Men do this. Women do this.

I’ll post another time about how men do this, but for today, I want to focus on how many wives manipulate their husband and the consequences of that manipulation.

Right now I’m preaching a series through the life of Samson at Revolution Church. While the series is geared towards men, there is a ton in it for women. Like this:

And in three days they could not solve the riddle. On the fourth day they said to Samson’s wife, “Entice your husband to tell us what the riddle is, lest we burn you and your father’s house with fire. Have you invited us here to impoverish us?” And Samson’s wife wept over him and said, “You only hate me; you do not love me. You have put a riddle to my people, and you have not told me what it is.” And he said to her, “Behold, I have not told my father nor my mother, and shall I tell you?” She wept before him the seven days that their feast lasted, and on the seventh day he told her, because she pressed him hard. Then she told the riddle to her people. -Judges 14:14b – 17

Samson tells a riddle to the Philistines, who are ruling over the nation of Israel. He makes a bet that they can’t figure it out.

They can’t.

So, the Philistines go to Samson’s Philistine fiance and tell her to find out the answer, so they don’t look foolish.

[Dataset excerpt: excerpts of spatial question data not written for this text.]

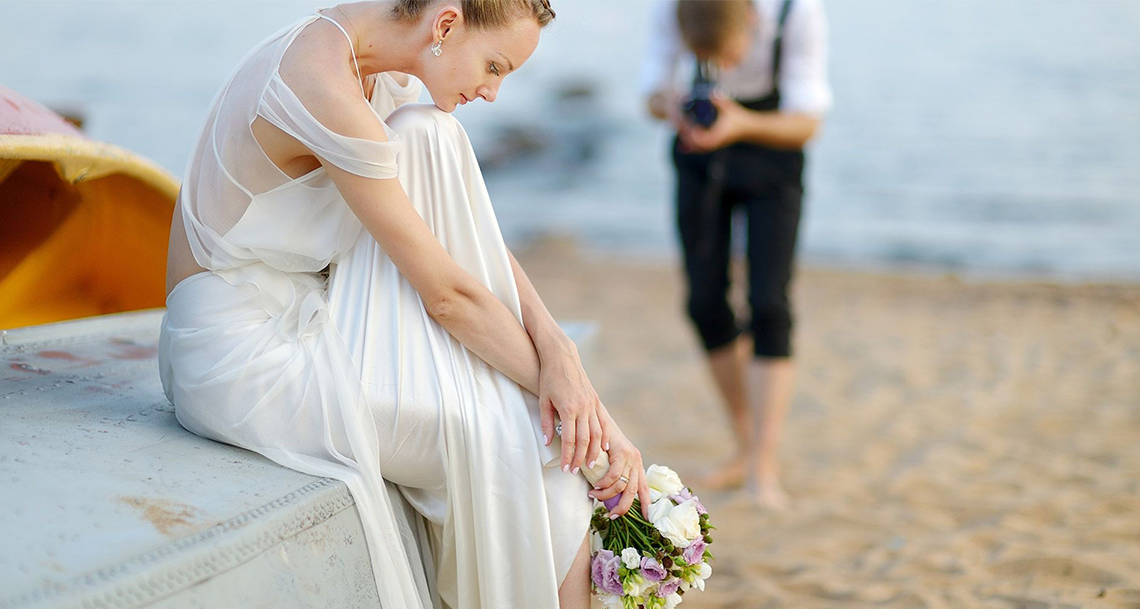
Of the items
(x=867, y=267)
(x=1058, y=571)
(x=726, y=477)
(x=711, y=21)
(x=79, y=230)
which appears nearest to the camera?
(x=1058, y=571)

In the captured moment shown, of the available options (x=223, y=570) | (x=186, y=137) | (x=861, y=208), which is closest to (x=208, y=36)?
(x=186, y=137)

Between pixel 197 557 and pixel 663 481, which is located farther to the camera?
pixel 663 481

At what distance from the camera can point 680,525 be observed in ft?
5.61

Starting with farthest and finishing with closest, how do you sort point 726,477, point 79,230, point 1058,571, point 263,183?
point 726,477, point 79,230, point 1058,571, point 263,183

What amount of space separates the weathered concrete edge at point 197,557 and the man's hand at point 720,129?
2192 mm

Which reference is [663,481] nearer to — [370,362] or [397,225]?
[370,362]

This passage shows a few things about men and women and their default sins under stress. Samson wants to win at all costs. Samson wants to avoid looking foolish at all costs.

His fiance makes the go to move that every woman uses, and uses a lot in marriage, manipulation. 

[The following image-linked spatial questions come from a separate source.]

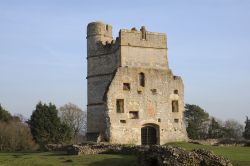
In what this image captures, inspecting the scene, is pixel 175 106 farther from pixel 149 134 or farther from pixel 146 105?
pixel 149 134

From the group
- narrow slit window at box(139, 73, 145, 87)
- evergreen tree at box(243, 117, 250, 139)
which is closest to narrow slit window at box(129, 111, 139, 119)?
narrow slit window at box(139, 73, 145, 87)

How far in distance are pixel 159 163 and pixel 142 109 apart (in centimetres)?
1555

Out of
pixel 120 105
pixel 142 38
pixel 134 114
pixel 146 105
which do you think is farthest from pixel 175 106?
pixel 142 38

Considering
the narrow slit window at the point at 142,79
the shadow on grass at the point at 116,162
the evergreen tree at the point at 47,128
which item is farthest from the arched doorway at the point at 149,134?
the shadow on grass at the point at 116,162

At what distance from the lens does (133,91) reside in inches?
1384

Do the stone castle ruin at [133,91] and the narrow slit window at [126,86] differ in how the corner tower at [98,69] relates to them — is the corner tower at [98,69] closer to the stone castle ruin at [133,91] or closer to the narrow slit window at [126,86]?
the stone castle ruin at [133,91]

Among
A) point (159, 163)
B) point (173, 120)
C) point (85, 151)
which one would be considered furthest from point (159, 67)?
point (159, 163)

She wept before Samson for 7 days. She nagged, complained, gave him the silent treatment.

And in the end, she won.

But she lost Samson.

Every time you manipulate your husband, you lose him. 

You may not lose him to divorce, but you lose a piece of him. Trust is damaged. He begins to wonder if you are just using him. He begins to wonder if you have his best interest at heart or if you are out for yourself, your kids or someone else (maybe your mother, his mother-in-law). He wonders if you will fight for your marriage. He wonders what will happen the next time you don’t get your way.

It might be you stop talking to him, stop responding to him sexually, withhold information, give him cold stares, talk in passive aggressive tones, make snide remarks towards him.

Men will acquiesce all kinds of things for peace and the path of less resistance.

So, while many women “win” and get their way through manipulation, much like Samson’s fiance. They lose their husband and a piece of their marriage every time.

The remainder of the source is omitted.